Enjoy your fondue cooking.

photo by moriza

13 Comments

  1. Michelle S.

    1/19/2007 at 1:37 pm

    LOL I am chuckling at your “No one likes a double dipper” comment. Reminds me of that Seinfeld episode where George was caught double dipping 🙂

    I have actually never had fondue. It sounds like something I’d like to do with the kids, especially the chocolate.

    I’m going to check out the recipes that you posted 🙂

  2. Sara Noel

    1/19/2007 at 1:45 pm

    Almost time to break out the chocolate fountain for Valentine’s Day for the kids. I am looking for more goodies to dip into chocolate that they’d enjoy. 🙂

    I found a brand new in the box fondue set at the thrift store last year. Then we purchased an electric one a few months ago. It’s a lot of fun. 🙂

    When I first started cooking fondue, I didn’t realize you didn’t cook in the pot. That was my duh moment with fondue cooking.

  3. Adnaw

    1/20/2007 at 4:07 pm

    Thanks for reminding me about fondue, it has been a while, since I got the old set out, time to try it out again, maybe, replace it with an electric.

  4. PrairieRose

    1/21/2007 at 10:26 pm

    Ok, you’ve got me craving chocolate covered strawberries over here. I’m so going to be looking for a fondue pot now.

  5. bee9984

    1/29/2007 at 8:11 pm

    My family lovessss Fondu! I usually make a chinese one. I will steam up some long grain rice and chop up some fresh veggies and dip. We have beef and shrimp with ours. For the sauce I make a regular beef broth on the stove in a pot(2 cups) with 1/4 cup of red wine in the broth, as soon as it is heated I transfer the dipping sauce into the fondu pot.To help with the relaxing atmosphere we like to play oriental music in the back ground :).

  6. mom23boys

    2/18/2007 at 6:06 pm

    I love fondu, especially chocolate!! I totally agree…..no double dipping!! Please take what you want and put it on your own plate!! Even though it is nice to share, I don’t want your germs!!

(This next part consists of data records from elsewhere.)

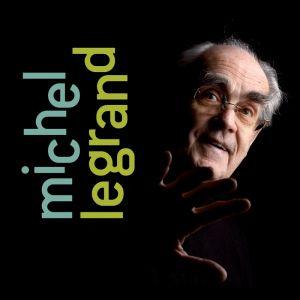 """""""Du jazz au classique... Michel Legrand"""""""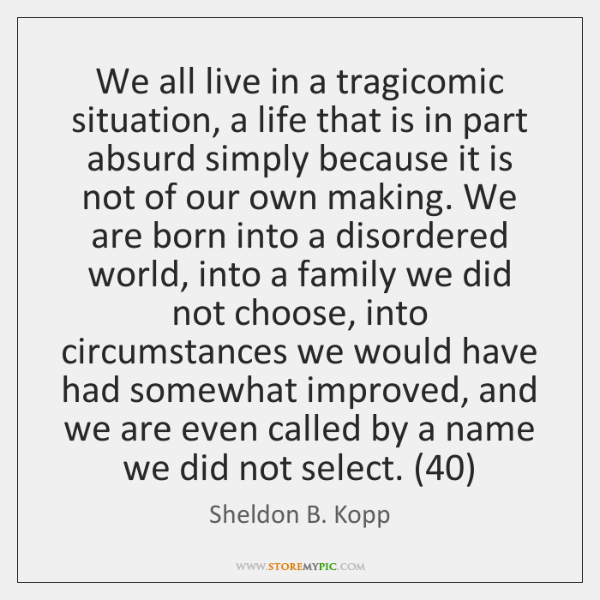 We all live in a tragicomic situation, a life that is in ...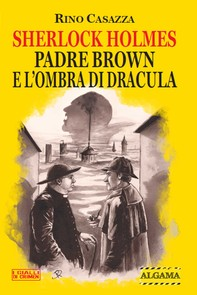 Sherlock Holmes, Padre Brown e l'ombra di Dracula - Librerie.coop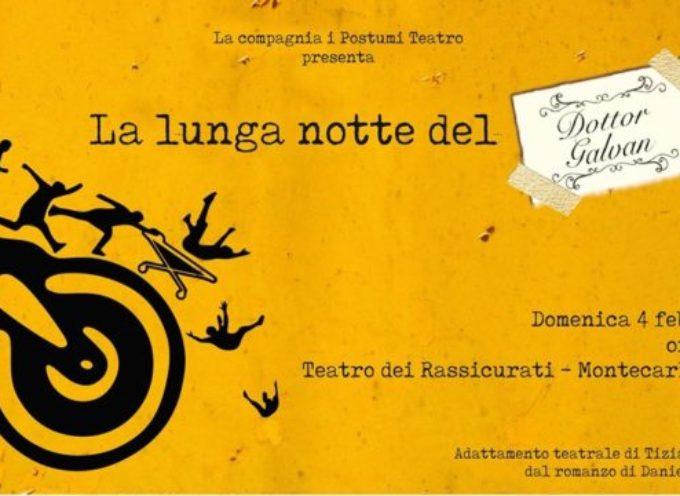 """""""La lunga notte del dottor Galvan"""" il 4 febbraio al Rassicurati di Montecarlo"""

    I would love some chocolate covered strawberries or pretzles. Yum!

  7. Marie78

    2/19/2007 at 12:38 am

    I don’t think I have ever had fondu, I want to give it a try now. Thank you for posting some great recipes for it.

  8. Maggi

    2/19/2007 at 11:53 am

    I haven’t tried to do fondu at home. But have had it when out. When went to a restaurant that had a buffet and it had a fountain fondu. It was pretty. I didn’t try it, my dh did. He loves white chocolate.

  9. emily_hope

    2/19/2007 at 11:44 pm

    Chocolate covered strawvberries. Yummy! I haven’t done the actual fondue but I have dipped into the lovely flowing chocolate in the chocolate fountains.

  10. Darlene

    2/24/2007 at 2:53 pm

    We used to use a fondue pot but the bottom often scorched. We now cook it on the stove then transfer it to a ceramic bowl that we place on a hot plate that makes it easier to regulate the heat. I’d like to use our electric skillet but don’t want to scratch the coating. Been looking for teflon like fondue forks but haven’t found any. Someone needs to make those,lol.

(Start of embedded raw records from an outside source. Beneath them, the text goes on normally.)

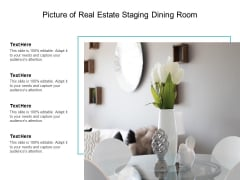 Picture Of Real Estate Staging Dining Room Ppt PowerPoint Presentation Infographic Template Designs Download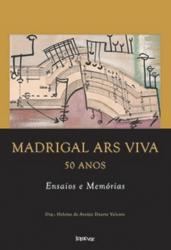 MADRIGAL ARS VIVA 50 ANOS - ENSAIOS E MEMÓRIAS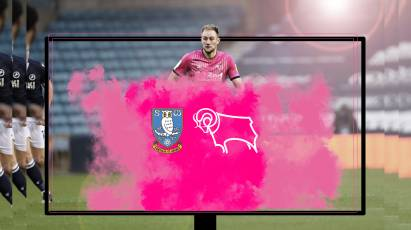 Watch From Home: Sheffield Wednesday Vs Derby County LIVE On RamsTV - Important Information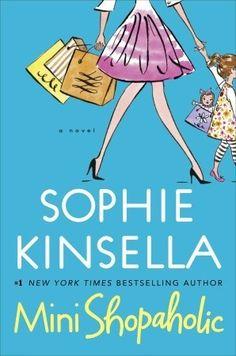 Mini Shopaholic by Sophie Kinsella (Shopaholic series, Book 6)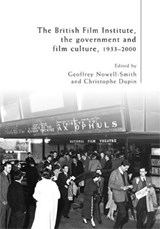 The British Film Institute  the Government and Film Culture | auteur onbekend |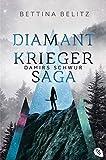 Die Diamantkrieger-Saga von Bettina Belitz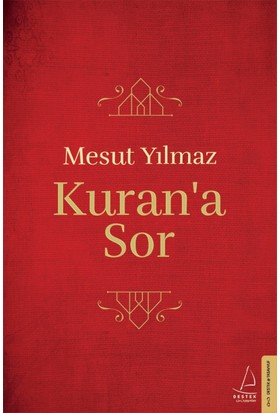 Kuran'a Sor (Ciltli)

    When my kids were younger we’d have a pizza fondue.
    Nowadays you’d find hubby and I at the table with candles glowing, nice music playing, just talking & enjoying as we dip our breaded forks into a swiss cheese fondue with wine and a hint of dijon and nutmeg. So relaxing, fun and oh so good. 🙂

  11. AheeK

    2/27/2007 at 12:38 am

    Mmmm, cheese fondue is GOOD! I’ve had it twice. Definitely not for people with sensitive stomachs though…consuming a pound of melted cheese in one sitting tends to take a toll on your digestive system. I’ve never had a meat or chocolate fondue… they sound very tasty!

  12. Lady_V

    3/31/2007 at 8:11 pm

    We were given a fondue set for the holidays one year… I was only using it to heat my chocolate (easier to shovel it in.. the faster you get it in, the less calories you know… lol) \

    Thank you for all the wonderful recipes! Maybe I will put something other than chocolate in mine… MAYBE

  13. Ron Fortin

    6/10/2015 at 9:23 am

    I am looking for a source where I can purchase individual cooking pots which allows each person at the table to have their own cooking pot.